PASSAGE TO READ:
The paintings the Museum has in its collection are some of the more iconic ones – these include the painting that gave rise to the Impressionist movement, namely Impression, soleil levant ( a painting depicting sunrise over the harbour at Le Havre), paintings of the parliament buildings in London, the Cathedral in Rouen, the Japanese bridge at Giverny and of course some of his final paintings of the water-lilies.
The whole Exhibition was quite superb and not crowded: sometimes you had to stand back for a second to let someone else pass but it was not noticeable. We saw Monet’s artistic and domestic life from the beginning to the end. To begin with there was a collection of Monet’s scurrilous political cartoons, by which he first began to make money! Then caricatures, self-portraits at various ages, family portraits, and portraits of Monet by his contemporaries at various stages in his life, as a soldier, a thin, struggling young artist with fire in his eyes, cosy domestic scenes from his later life, his dogs. Collections were hung together to illustrate his method of working to show how a painting developed from first sketch, through three or four subsequent trials. So you would first see the sketches, then the original blocking-in, how he used the canvas almost as if painting in water colours, then changes in colour and light as he worked through his ideas. This was so much more informative than just looking at a single painting.

WHAT YOU NEED TO DO:
In the Monet exhibition text, what did Monet first begin to make money from?

EXTRACTED ENTRIES:
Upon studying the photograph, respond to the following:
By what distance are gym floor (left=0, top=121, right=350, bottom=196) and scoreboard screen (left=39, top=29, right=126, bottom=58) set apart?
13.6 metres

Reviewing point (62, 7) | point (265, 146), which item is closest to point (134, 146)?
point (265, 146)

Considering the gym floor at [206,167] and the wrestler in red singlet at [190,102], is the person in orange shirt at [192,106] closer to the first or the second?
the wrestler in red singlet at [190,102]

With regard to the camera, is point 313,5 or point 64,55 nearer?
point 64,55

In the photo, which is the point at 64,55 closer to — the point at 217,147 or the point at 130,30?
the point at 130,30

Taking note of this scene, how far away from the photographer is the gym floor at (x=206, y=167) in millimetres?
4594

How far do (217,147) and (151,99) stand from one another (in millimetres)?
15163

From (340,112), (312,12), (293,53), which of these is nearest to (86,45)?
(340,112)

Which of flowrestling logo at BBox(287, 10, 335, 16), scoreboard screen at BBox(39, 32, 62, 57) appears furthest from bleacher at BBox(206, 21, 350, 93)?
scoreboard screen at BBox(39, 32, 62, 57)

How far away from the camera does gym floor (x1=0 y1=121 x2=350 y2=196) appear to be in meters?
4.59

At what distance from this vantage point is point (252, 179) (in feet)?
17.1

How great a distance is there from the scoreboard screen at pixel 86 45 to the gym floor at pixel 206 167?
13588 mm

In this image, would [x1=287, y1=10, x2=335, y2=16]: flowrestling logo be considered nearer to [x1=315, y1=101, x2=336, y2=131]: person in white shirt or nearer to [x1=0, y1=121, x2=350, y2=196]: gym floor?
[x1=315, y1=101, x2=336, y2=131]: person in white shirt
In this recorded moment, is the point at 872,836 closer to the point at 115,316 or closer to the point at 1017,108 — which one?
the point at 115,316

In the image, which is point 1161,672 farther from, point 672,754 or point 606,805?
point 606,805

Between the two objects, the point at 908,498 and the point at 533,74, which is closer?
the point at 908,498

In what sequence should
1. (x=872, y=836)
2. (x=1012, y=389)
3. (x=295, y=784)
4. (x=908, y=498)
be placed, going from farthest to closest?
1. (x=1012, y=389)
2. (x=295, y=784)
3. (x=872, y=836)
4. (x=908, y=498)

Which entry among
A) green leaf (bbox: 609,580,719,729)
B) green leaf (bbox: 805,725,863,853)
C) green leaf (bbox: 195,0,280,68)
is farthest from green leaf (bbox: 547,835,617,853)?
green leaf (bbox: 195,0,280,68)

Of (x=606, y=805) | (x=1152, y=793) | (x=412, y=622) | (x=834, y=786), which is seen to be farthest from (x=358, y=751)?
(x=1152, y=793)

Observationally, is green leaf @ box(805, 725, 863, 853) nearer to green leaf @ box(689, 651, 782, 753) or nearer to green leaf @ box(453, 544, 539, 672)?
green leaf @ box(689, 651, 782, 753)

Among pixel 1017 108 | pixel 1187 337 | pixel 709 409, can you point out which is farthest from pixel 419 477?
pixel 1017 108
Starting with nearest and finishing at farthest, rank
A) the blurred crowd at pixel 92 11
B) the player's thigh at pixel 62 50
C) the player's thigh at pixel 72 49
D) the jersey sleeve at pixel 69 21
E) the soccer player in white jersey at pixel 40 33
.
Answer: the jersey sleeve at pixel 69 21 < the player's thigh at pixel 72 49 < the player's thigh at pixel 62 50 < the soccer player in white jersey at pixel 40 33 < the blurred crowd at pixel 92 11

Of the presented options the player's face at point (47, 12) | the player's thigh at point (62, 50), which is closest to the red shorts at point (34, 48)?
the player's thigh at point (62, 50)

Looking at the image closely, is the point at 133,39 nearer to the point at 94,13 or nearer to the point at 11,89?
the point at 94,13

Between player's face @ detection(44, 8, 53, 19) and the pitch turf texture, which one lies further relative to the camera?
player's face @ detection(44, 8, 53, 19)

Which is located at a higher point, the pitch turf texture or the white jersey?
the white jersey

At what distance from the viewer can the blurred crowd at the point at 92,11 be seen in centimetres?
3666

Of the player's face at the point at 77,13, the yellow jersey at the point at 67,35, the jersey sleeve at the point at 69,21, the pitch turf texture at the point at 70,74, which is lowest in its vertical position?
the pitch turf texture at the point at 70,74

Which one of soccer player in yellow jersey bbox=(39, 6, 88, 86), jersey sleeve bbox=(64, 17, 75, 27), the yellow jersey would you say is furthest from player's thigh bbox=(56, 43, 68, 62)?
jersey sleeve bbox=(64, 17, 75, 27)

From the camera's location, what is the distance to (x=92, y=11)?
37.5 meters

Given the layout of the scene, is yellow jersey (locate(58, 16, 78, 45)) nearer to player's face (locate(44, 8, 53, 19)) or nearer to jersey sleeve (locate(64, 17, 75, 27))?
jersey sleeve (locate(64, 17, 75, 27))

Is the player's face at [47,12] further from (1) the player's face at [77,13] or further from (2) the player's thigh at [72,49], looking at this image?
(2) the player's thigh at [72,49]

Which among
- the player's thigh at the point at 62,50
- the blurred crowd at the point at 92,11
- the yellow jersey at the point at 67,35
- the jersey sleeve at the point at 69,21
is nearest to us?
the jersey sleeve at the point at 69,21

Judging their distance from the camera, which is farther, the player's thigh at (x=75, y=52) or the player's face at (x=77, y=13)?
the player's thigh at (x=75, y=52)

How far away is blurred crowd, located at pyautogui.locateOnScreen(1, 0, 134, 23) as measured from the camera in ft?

WRITTEN RESPONSE:
His scurrilous political cartoons.